__Testo scelto__:
____________________

O meglio, hanno vinto poco: due campionati di Serie B. Uno, nel 1990-91, se lo porta a casa il “Foggia dei miracoli” di Signori, Baiano e Rambaudi. L’altro, nel 2011-12, oltre 20 anni dopo, il Pescara di Insigne, Immobile e Verratti. Un lungo periodo di tempo, tra un trionfo e l’altro, che rende bene l’idea di come il gioco di Zeman sia senza tempo e senza età. Un’altra caratteristica che lo rende unico. Così come la sua lingua velenosa, che non si ferma davanti a nulla (vedasi accuse sul doping e a Moggi, che per lui non passano mai di moda). O lo ami o lo odi, nella sua unicità. Oggi, a 75 anni, riparte per l’ennesima volta da Pescara. Per lui si tratta della terza esperienza in riva all’Adriatico dopo quelle del 2011-12 e del 2017-18.
Dal Foggia alla Roma, un’unica via: il 4.3.3
Il mito di Zeman e del suo calcio champagne nasce a Foggia. L’intuizione del patron Pasquale Casillo porterà la società a vivere le pagine più belle nella propria storia. Con il boemo in panchina, dopo la miracolosa promozione dalla B, tra il 1992 e il 1994 i rossoneri stupiranno il massimo campionato italiano chiudendo per due volte al nono posto. Il tutto grazie alle magie di un tridente funambolico. Il centravanti, col numero 9, è Francesco Baiano, detto Ciccio. Napoletano verace, si muove su tutto il fronte d’attacco e sa far giocare la squadra, come piace a Zeman. Ma sa fare anche gol, tanto per gradire: 22 nell’anno della promozione in Serie A.
Sulle ali ci sono Roberto Rambaudi e Giuseppe Signori. Il primo per facilità di dribbling e capacità di cross ricorda un altro Roberto più famoso, Donadoni. Insomma, è un’ala vecchio stampo, ruolo in cui l’Italia ha fatto scuola per anni. Il secondo, invece, proprio in quegli anni si sta rivelando al mondo come uno dei piedi sinistri più formidabili della storia del calcio. Almeno italiano. Ancora oggi, con 188 gol, è il decimo marcatore di tutti i tempi in Serie A.
Ma il segreto del calcio di Zeman non sta solo negli attaccanti. Il suo calcio è un 4.3.3 fatto di pressing, linea del fuorigioco altissima con i difensori che si alzano fino a metà campo, tagli e inserimenti dei centrocampisti a non finire. Un calcio totale, che sfrutta le catene di 3 uomini che si creano sugli esterni (terzino, mezzala, ala) per palleggiare e trovare i tagli in profondità delle altre due punte o della mezzala opposta. Un calcio spettacolare ma al tempo stesso rischiosissimo e dispendioso dal punto di vista fisico.
Le sue preparazioni atletiche estive in stile militare, con 30 km di corse nei boschi tutti i giorni, sono ancora oggi famose. E nonostante questo i suoi ragazzi lo hanno sempre amato. Da Signori a Totti, passando per Immobile e Insigne, l’allenatore boemo è stato visto da tutti come un “maestro”. Che ti insegna e ti fa divertire. E ti fa vivere il calcio come qualcosa di bello, qualcosa di cui godere.

____________________

Voci di dati archiviate
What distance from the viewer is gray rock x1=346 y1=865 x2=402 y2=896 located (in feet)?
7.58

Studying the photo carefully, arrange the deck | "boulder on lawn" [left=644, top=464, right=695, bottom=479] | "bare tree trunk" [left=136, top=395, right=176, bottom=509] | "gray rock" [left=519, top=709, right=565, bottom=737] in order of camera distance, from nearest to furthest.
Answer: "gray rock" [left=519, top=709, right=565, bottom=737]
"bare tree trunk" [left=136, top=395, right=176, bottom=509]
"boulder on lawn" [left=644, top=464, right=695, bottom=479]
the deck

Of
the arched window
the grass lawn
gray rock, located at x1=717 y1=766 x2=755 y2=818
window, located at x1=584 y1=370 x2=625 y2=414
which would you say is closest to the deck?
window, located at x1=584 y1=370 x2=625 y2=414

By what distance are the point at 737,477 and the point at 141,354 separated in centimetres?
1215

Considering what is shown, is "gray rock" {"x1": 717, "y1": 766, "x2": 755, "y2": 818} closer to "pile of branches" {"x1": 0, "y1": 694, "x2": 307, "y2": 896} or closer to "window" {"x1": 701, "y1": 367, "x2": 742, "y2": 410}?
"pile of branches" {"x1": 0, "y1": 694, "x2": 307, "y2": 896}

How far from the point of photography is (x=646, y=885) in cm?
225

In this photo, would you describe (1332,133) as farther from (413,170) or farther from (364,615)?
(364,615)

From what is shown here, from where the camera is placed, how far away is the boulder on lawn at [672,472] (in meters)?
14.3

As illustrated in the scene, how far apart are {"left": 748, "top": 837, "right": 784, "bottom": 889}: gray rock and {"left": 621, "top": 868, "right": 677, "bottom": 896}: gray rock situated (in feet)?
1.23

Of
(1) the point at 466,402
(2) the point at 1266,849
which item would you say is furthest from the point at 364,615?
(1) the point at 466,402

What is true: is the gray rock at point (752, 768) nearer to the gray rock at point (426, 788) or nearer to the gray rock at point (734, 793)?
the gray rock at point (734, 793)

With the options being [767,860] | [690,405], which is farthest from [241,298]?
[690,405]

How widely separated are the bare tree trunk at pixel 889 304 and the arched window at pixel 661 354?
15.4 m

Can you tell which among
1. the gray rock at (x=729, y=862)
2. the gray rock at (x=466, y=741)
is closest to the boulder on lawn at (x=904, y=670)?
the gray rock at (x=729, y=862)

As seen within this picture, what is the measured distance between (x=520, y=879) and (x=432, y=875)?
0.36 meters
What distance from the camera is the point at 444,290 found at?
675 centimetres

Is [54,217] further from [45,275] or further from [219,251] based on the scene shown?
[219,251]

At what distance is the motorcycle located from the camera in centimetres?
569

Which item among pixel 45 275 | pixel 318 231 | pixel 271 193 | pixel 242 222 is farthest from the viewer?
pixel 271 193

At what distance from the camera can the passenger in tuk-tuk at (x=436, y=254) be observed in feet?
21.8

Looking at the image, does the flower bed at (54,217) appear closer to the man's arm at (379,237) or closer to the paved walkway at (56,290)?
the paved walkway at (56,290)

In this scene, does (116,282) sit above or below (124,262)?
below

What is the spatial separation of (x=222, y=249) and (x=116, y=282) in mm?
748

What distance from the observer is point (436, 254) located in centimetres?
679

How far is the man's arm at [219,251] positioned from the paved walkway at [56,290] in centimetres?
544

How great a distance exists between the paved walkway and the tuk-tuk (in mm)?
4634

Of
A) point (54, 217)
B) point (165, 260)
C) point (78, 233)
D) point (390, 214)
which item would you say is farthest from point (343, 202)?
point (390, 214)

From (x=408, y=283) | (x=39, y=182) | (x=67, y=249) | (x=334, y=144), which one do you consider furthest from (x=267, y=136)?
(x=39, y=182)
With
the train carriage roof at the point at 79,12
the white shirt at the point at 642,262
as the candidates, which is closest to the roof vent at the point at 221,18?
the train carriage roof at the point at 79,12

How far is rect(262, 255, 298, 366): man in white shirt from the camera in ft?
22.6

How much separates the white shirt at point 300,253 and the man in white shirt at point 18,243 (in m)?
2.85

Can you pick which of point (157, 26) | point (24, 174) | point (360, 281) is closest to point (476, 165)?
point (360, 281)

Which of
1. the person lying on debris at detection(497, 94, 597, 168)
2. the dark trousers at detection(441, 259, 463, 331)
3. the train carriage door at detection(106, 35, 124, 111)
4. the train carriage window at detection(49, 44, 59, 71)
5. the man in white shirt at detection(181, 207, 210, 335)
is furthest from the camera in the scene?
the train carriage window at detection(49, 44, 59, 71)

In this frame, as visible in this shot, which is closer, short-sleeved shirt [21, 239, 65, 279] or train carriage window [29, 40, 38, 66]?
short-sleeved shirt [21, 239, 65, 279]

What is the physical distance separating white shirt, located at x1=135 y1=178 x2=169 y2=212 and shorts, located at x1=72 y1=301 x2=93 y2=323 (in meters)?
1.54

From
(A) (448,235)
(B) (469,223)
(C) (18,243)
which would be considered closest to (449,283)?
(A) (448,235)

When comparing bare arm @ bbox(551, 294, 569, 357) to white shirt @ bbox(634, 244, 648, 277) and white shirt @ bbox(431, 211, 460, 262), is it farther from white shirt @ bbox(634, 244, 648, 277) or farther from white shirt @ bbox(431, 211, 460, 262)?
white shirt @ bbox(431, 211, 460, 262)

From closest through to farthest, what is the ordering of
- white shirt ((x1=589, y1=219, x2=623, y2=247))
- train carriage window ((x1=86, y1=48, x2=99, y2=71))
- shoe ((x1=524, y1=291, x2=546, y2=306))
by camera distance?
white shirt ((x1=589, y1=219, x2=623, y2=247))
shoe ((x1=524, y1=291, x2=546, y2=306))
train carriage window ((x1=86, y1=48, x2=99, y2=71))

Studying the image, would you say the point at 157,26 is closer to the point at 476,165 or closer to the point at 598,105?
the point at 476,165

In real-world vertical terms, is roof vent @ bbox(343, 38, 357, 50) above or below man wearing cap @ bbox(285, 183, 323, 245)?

____________________

__Cosa si chiede__:
1. Secondo il testo su Zeman, quanti gol ha segnato Giuseppe Signori in Serie A?
2. Nel testo su Zeman, riscrivi il passo tra "Sulle ali ci" e "tempi in Serie A.", estremi inclusi, sostituendo "dribbling" con "corsa".
3. Prosegui il testo su Zeman dopo l'ultima frase.

__Risposte__:
1. 188 gol.

2.
Sulle ali ci sono Roberto Rambaudi e Giuseppe Signori. Il primo per facilità di corsa e capacità di cross ricorda un altro Roberto più famoso, Donadoni. Insomma, è un’ala vecchio stampo, ruolo in cui l’Italia ha fatto scuola per anni. Il secondo, invece, proprio in quegli anni si sta rivelando al mondo come uno dei piedi sinistri più formidabili della storia del calcio. Almeno italiano. Ancora oggi, con 188 gol, è il decimo marcatore di tutti i tempi in Serie A.

3.
La Lazio e quel 2° posto dietro la Juve
Se a Foggia si parlò di miracolo, quando nel 1994-95 Zeman passò alla Lazio nacque Zemanlandia. Con Signori, Rambaudi, Casiraghi e Boksic davanti, un pacchetto arretrato composto da Negro, Chamot, Cravero e Favalli (nonché un giovanissimo Nesta) e una mediana che poteva contare sulla corsa di Fuser, la classe di “Gazza” Gascoigne, gli inserimenti di Winter e le geometrie di Di Matteo, la sua Lazio arriva seconda dietro alla Juventus regalando spettacolo su tutti i campi d’Italia. Lo scudetto sfugge solo per mancanza di continuità, questa sconosciuta. I biancocelesti alternano piogge di gol a sconfitte inaspettate e alla fine i punti di distacco sono addirittura dieci: 73 a 63. La squadra di Marcello Lippi è troppo costante, viaggia come un treno e non lascia scampo nemmeno al Parma di Nevio Scala.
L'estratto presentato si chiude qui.